• _Records for the task_
******************************
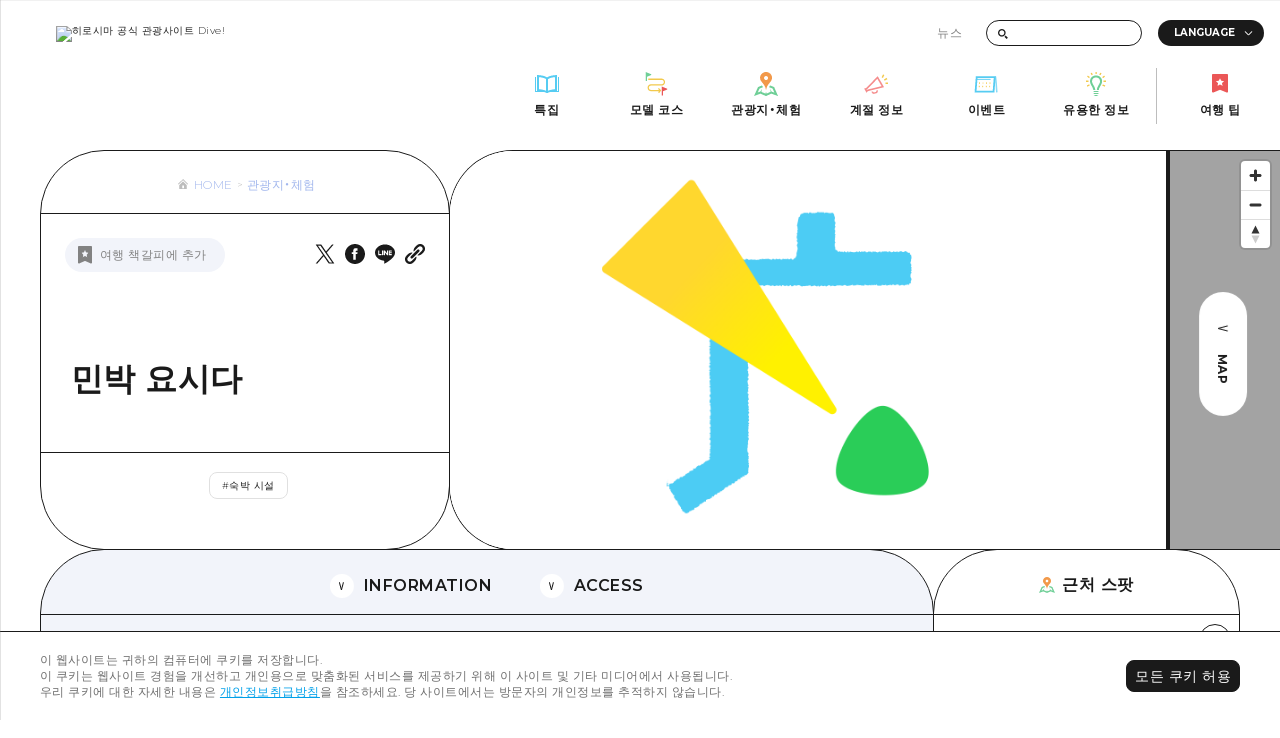

--- FILE ---
content_type: image/svg+xml
request_url: https://image.dive-hiroshima.com/wp-content/uploads/2021/10/icon_course.svg
body_size: 446
content:
<?xml version="1.0" encoding="UTF-8"?> <svg xmlns="http://www.w3.org/2000/svg" viewBox="0 0 32 32" fill="none"><path d="M8.39657 4.11421C8.96296 3.89401 8.95676 3.09156 8.39037 2.87129L1 0V11.9332H2.79911V6.29418L8.39657 4.11421Z" fill="#6FCF97"></path><path d="M30.5686 22.1485L23.1891 19.2772V31.1953L24.9882 31.1996V25.5714L30.5816 23.3915C31.148 23.1712 31.135 22.3687 30.5686 22.1485V22.1485Z" fill="#EB5757"></path><path d="M19.362 21.1989L18.0912 22.3877L19.417 23.7997H8.20816C6.61964 23.7997 5.32733 22.5257 5.32733 20.9331C5.32733 19.3405 6.61964 18.0665 8.20816 18.0665H23.2154C25.7644 18.0665 27.8382 15.9554 27.8382 13.3998C27.8382 10.8444 25.7644 8.73325 23.2154 8.73325H4.46501V10.5332H23.2154C24.8039 10.5332 26.0962 11.8073 26.0962 13.3998C26.0962 14.9924 24.8039 16.2665 23.2154 16.2665H8.20816C5.65912 16.2665 3.58542 18.3442 3.58542 20.8997C3.58542 23.4552 5.65912 25.533 8.20816 25.533H19.3966L18.0866 26.9681L19.3665 28.1587L22.0464 25.2512C22.3561 24.9148 22.3541 24.3972 22.0418 24.0632L19.362 21.1989Z" fill="#F2C94C"></path></svg>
******************************
• _Exercise_
Among the lines above, return each one holding the string "image".

• _Written answer_
content_type: image/svg+xml
request_url: https://image.dive-hiroshima.com/wp-content/uploads/2021/10/icon_course.svg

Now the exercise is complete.